Chatbot with Llama 3.1 and Ollama Framework and DRF
- Clone the repository:
git clone https://github.com/TRextabat/chatbot.git cd chatbot
Make sure you have Docker and Docker Compose installed on your machine.
you should setup Nvidia Containers Toolkit for using GPU.
Create a .env
file in the root of your project with the following content:
export DEBUG=1
export SECRET_KEY=your-secret-key
export DJANGO_ALLOWED_HOSTS=localhost 127.0.0.1 [::1]

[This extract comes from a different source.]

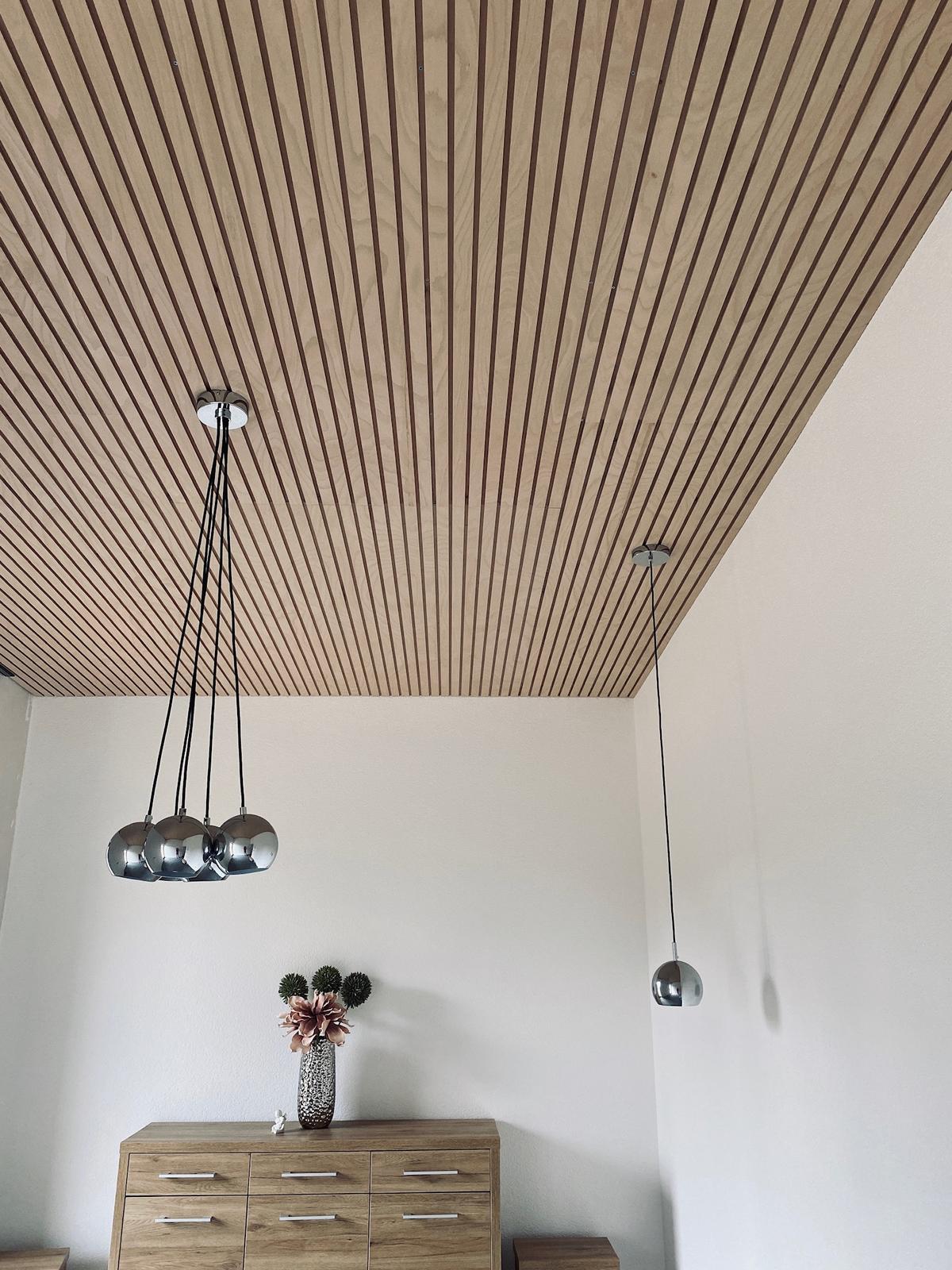 koner - lamelový panel strop natur, nábytok dub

export SQL_ENGINE=django.db.backends.postgresql
export POSTGRES_USER=postgres
export POSTGRES_PASSWORD=chat123
export POSTGRES_HOST=postgres
export POSTGRES_PORT=5432
export MAX_FILE_UPLOAD_SIZE=20971520 # 20MB
export LLAMA_MODEL=llama-3.1-7b
export LLAMA_URL=http://llama:11434
-
Build and start the Docker containers:
docker-compose up --build -d
-
Apply database migrations:
docker-compose exec api python manage.py migrate
-
Create a superuser:
docker-compose exec api python manage.py createsuperuser
-
The application will be available at
http://localhost:8000
.
- ChatSession: Represents a chat session with metadata and associated PDF documents.
- ChatMassage: Represents individual messages within a chat session.
- PDFDocument: Represents uploaded PDF documents.
- LlamaService: Handles the initialization, indexing, and querying of documents using the Llama-index library and the Llama model.
- Upload PDF Documents: User can upload pdf to coudl use it in any session they want in a chat session or multipel chatsessions.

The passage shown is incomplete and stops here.